Arctic thus provides quality results, activating only 17 of the 480 billion parameters at a time. In terms of efficiency, Snowflake claims that Arctic activates approximately 50% fewer parameters than DBRX, and 75% fewer than Llama 3 70B during inference or training.

Performance that matches Llama 3

On major benchmarks, Snowflake LLM outperforms leading open models. Thus, Arctic obtains a score of 79%, tied with Llama 3 70B and Mixtral 8x22B on SQL generation (Spider test) and close behind the Meta and Mistral AI models in terms of coding (HumanEval+, MBPP+). Evaluations which highlight the lower performance of the open source DBRX model – published by Databricks recently – already lagging behind its competitors.

On the academic side, Arctic offers interesting performances overall, particularly in mathematics (on the GSM8K test), but is slightly behind in terms of general language understanding (MMLU) – finding itself behind DBRX, Llama 3 70B , Mixtral 8x22B and Mixtral 8x7B. In addition to LLM Arctic, the Snowflake Arctic template family also includes Arctic embed, a family of text embedding templates, recently announced and also released under the Apache 2.0 license.

The open source ecosystem is consolidating

In total, the family, which contains five models, is available on Hugging Face for immediate use and will soon be available as part of the Snowflake Cortex integration feature (in private preview at this time). “These integration models are optimized to deliver industry-leading search performance at approximately one-third the size of comparable models,” Snowflake advances.

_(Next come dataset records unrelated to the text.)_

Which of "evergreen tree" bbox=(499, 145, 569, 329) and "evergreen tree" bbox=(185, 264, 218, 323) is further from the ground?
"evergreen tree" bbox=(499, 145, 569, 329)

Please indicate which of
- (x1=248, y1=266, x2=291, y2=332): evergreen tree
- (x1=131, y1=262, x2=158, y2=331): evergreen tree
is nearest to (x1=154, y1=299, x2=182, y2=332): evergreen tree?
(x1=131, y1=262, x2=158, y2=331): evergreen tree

Remember that at the same time, the data cloud specialist has made several strategic mergers in the artificial intelligence sector. It has notably invested in the French start-up Mistral AI and offers the latter's models on its platform. Similarly, Snowflake works with American start-up Perplexity and even uses its search service internally.

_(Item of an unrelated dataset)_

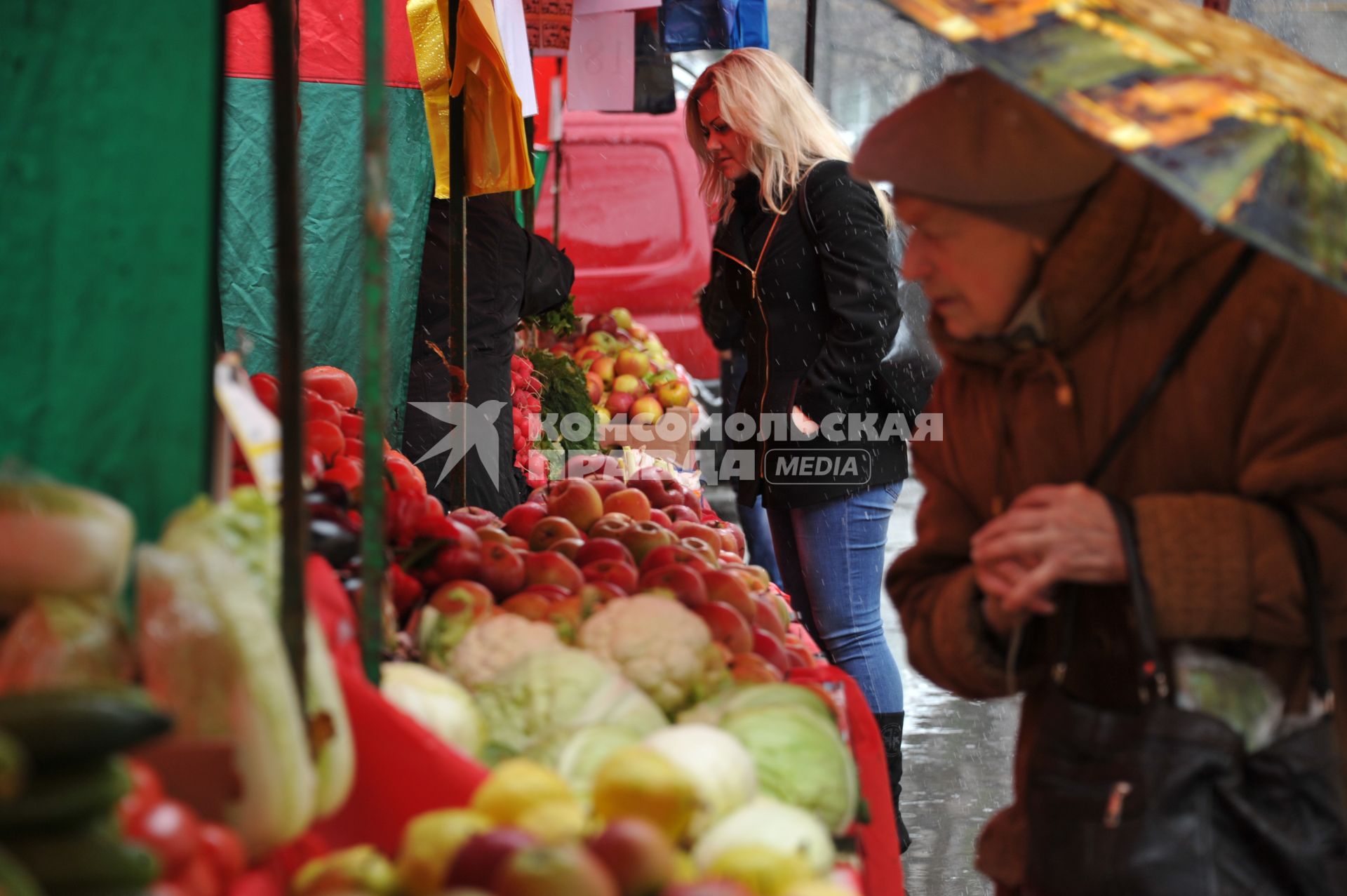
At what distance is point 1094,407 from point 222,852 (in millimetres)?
1206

For Aravind Srinivas, co-founder and CEO of Perplexity, the announcement made today by the data cloud specialist is a step forward towards the consolidation of the open source ecosystem: “The continued advancement of – and healthy competition between – open source AI models is essential not only to the success of Perplexity, but also to the future of democratizing generative AI for all.” And to add: “We look forward to experimenting with Snowflake Arctic to adapt it to our product.”